“Aujourd’hui c’est chacun pour sa pomme” dit-il froidement, “c’est l’époque qui veut ça.” […] Il n’y a pas de place pour la pitié. Pas dans ces circonstances. Celui qui est malade doit mourir. Les malades sont des parasites. Plus vite on s’en débarrasse, plus les autres ont une chance de s’en tirer.
Plongée d’une noirceur absolue dans ce que fut la vie dans le ghetto de Prokov, en Ukraine, Nuit un récit révoltant, en ce qu’il est vrai, inspiré des souvenirs d’Edgar Hilsenrath qui y vécut quatre ans de 1941 à 1945. À sa libération, il gagna la Palestine, avant d’émigrer aux États-Unis. Le ton choisi pour ce premier roman désarçonne. Voire provoque une réaction de rejet. Au point d’avoir été censuré pendant 20 ans en Allemagne. Puisque le sujet de prédilection de l’écrivain allemand juif, né à Leipzig en 1926, est la Shoah, comme on ne l’a jamais traitée. Sa marque de fabrique ? Un ton satirique, mélange dérangeant de crudité et d’humour noir. Une description au plus près de la réalité telle qu’il l’a vécue, illustrant la déchéance de l’être humain lorsqu’il est réduit à l’état d’un animal traqué, à arracher à coups de marteau et à troquer les dents des morts encore tièdes, à rogner les pelures de pommes de terre ou à voler la soupe des mains d’un enfant crevant de faim pour sauver sa peau, rehaussée d’une ironie mordante où éclate son art de la mise en situation. Chez Hilsenrath, ce sont les dialogues d’une méchanceté savoureuse qui témoignent de ce que l’esprit humain n’a pas encore capitulé. Ce qui aurait pu sous la plume d’un écrivain moins talentueux se restreindre à l’énumération des actions sordides commises par un moribond, prend des allures, au contraire, d’une aventure picaresque traversée par des moments lumineux. Certains actes témoignent des derniers sursauts d’une humanité tombée à son niveau le plus bas : comme la naissance d’un bébé dans des conditions abominables, le regard mouillé d’un père sur son enfant, la vision d’un homme peignant les cheveux de la femme qu’il aime ou le repas qu’il lui cède, alors qu’ils ne sont plus que deux cadavres ambulants avec la peau sur les os, traversent le roman, illuminant le quotidien innommable auquel des hommes ont été réduits par d’autres hommes.

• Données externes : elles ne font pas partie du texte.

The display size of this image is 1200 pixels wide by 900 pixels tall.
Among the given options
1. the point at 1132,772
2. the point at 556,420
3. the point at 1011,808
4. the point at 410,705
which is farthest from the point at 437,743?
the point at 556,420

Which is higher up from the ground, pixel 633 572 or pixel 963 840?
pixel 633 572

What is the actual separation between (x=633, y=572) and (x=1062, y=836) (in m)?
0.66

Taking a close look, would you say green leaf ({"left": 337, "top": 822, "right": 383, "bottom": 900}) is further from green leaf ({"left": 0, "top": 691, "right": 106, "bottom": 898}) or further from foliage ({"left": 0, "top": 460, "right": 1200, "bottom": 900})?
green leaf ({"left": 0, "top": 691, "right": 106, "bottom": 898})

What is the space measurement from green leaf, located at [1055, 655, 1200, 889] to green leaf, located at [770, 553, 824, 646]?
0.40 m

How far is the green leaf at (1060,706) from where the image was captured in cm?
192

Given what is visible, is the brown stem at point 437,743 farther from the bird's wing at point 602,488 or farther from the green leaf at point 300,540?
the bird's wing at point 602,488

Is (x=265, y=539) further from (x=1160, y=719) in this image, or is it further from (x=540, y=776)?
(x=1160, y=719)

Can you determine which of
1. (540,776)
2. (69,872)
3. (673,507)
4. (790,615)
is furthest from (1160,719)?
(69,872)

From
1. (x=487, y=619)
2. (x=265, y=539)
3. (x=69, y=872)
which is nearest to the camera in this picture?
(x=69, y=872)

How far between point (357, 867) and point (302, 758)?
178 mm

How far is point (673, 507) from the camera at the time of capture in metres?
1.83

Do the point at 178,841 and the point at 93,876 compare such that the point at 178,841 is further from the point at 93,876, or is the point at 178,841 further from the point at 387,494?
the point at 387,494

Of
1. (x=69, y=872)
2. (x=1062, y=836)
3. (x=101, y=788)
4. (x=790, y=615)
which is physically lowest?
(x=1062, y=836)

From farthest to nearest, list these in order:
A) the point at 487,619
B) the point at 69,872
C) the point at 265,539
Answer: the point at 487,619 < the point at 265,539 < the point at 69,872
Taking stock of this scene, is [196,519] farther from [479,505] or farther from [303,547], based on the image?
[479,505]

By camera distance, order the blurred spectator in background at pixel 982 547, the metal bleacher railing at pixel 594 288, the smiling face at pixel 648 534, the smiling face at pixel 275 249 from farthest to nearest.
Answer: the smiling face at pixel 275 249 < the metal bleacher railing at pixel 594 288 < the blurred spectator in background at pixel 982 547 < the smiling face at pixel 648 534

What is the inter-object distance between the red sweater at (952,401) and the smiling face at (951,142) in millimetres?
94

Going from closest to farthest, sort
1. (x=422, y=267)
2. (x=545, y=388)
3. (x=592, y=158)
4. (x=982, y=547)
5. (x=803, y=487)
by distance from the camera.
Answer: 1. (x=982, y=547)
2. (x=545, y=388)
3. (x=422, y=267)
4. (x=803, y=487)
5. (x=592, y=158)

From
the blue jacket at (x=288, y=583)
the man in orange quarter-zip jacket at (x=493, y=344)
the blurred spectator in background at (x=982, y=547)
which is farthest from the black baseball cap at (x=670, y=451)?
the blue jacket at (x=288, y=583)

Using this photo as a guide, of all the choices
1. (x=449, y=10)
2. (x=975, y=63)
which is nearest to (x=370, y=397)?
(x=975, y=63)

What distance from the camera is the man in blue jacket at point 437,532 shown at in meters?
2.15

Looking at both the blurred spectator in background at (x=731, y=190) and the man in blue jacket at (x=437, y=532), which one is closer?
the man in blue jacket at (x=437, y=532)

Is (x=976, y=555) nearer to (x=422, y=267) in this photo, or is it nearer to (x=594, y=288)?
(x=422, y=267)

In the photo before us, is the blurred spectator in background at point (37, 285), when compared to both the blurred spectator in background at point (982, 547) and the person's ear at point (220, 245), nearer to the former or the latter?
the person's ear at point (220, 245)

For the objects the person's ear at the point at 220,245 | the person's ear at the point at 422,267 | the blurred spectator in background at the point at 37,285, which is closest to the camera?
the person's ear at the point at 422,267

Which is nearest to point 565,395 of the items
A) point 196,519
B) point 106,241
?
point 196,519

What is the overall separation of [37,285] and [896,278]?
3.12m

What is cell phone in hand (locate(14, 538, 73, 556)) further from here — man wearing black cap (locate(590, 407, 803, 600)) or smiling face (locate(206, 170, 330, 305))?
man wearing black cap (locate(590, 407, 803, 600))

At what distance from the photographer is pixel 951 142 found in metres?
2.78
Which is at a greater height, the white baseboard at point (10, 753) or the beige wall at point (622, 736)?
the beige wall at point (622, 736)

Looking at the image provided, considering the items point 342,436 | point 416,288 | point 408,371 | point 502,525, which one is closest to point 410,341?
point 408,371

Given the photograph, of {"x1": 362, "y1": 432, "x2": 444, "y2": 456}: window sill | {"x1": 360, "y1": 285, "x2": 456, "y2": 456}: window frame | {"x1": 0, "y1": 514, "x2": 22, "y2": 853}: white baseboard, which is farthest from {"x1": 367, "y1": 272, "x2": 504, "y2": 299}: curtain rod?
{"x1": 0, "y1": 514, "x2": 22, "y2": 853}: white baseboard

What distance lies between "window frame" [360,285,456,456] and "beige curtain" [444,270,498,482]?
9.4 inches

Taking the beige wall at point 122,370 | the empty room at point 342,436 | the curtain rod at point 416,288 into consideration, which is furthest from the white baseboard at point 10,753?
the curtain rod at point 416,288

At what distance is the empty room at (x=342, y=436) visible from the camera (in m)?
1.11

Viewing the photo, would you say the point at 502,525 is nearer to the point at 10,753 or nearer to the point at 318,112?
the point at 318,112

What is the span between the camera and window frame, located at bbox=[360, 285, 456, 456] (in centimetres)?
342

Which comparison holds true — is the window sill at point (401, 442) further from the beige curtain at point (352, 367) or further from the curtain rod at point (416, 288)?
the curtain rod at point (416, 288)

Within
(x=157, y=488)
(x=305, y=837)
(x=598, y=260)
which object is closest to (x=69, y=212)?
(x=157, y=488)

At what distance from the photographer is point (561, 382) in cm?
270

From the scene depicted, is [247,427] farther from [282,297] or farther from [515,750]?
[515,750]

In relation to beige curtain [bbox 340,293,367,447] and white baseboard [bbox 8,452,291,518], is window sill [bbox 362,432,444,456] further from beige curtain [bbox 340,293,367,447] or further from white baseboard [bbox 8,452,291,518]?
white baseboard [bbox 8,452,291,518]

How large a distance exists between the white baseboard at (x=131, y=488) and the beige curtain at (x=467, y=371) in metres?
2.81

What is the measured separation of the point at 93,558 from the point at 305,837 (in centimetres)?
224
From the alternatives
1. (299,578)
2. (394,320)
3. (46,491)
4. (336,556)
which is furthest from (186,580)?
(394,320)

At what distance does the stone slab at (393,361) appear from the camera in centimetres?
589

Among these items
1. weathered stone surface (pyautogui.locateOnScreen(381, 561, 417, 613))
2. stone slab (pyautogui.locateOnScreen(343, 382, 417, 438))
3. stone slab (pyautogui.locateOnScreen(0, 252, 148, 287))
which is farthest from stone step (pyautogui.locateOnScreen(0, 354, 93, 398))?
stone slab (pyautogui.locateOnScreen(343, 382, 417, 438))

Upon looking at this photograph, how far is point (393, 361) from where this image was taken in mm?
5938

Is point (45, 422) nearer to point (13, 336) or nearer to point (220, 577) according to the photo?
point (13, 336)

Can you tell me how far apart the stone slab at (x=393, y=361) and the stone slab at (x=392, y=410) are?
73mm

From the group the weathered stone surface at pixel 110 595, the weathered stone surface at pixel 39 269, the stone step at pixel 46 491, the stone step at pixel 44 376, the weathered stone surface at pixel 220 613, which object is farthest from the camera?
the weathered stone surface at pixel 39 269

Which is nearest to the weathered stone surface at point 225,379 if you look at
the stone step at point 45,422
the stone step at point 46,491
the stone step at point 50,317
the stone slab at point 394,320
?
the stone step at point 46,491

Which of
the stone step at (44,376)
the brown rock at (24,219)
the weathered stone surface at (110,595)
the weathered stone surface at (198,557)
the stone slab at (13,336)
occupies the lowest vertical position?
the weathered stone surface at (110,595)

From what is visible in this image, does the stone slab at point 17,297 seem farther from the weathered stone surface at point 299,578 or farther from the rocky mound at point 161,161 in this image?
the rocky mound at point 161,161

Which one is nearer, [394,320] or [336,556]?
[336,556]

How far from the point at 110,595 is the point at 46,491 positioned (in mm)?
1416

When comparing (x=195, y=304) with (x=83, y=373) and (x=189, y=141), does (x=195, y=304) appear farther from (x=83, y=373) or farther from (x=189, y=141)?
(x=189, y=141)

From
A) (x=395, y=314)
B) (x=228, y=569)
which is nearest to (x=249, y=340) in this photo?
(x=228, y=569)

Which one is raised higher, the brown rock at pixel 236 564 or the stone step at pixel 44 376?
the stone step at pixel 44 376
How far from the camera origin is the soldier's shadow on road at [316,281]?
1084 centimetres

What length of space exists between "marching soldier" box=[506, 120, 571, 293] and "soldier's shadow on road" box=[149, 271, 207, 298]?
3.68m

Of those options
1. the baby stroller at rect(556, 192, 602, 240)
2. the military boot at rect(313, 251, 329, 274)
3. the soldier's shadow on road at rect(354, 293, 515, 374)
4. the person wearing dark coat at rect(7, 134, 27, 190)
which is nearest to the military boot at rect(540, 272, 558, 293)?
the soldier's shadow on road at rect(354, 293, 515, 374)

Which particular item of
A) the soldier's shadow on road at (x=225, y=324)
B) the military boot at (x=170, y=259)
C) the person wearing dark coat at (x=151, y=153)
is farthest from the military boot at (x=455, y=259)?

“Tous exécutés pour désertion” dit-il d’un ton sec. “Désertion ?” fit-elle étonnée. “Pour échapper à la déportation, ils se sont planqués pendant des jours. Les autorités appellent ça désertion.” “Oui. Je vois… encore un mot dont ils ont tordu le sens.”
Décharné, coiffé d’un grand chapeau cabossé, vêtu de hardes et les pieds enveloppés de serviettes hygiéniques ensanglantées tout droit sorties des poubelles, Ranek est passé maître dans l’art de rouler son monde. Notre anti-héros a vite compris que sa survie se ferait au prix de sa conscience morale. Jusqu’à ce que Deborah, sa belle-sœur revenue d’entre les morts, une âme pure, émerge de cette fange et ravive en lui des sentiments oubliés. De l’expérience du ghetto, les hommes ne sortent pas grandis, ni de ce récit. Ce qui, de toute façon, n’est pas le propos. Quand la survie de l’homme est en jeu, il est utopique de penser en termes de solidarité. Edgar Hilsenrath ne cherche pas à sublimer les comportements humains, mais use de l’ironie tragique et de la littérature pour se réapproprier son histoire et la transcender. L’humour devenant l’ultime bastion d’humanité à préserver, une tentative d’échapper aux rafles menées par les soldats roumains – la Roumanie occupant en 1942 cette partie de l’Ukraine, et aux déportations organisées par les nazis vers les camps d’extermination. Face au désespoir, rire devient un acte de résistance, comme un pied-de-nez fait aux ennemis. Quant au sens à trouver ? L’explication d’un tel avilissement ? Il n’y en a pas. Rien ne sert de le chercher ici.
Le crépuscule tombait. Encore un jour absurde qui touchait à sa fin. […] “Parlons d’autre chose” dit la bossue. “Il y a sûrement de bonnes nouvelles.” “Sûrement” dit-il. Mais ni lui ni elle n’en trouvèrent, et ils retombèrent dans leur silence.”
Certains venaient aussi pour une autre raison : la rue avait un nom. Et tant qu’il y avait des symboles, il y avait de l’espoir. Preuve que la guerre n’avait pas encore tout effacé.
Mon appréciation : 4/5
Date de parution : 2012. Poche aux Éditions Tripode, traduit de l’allemand par Jörg Stickan et Sacha Zilberfarb, 600 pages.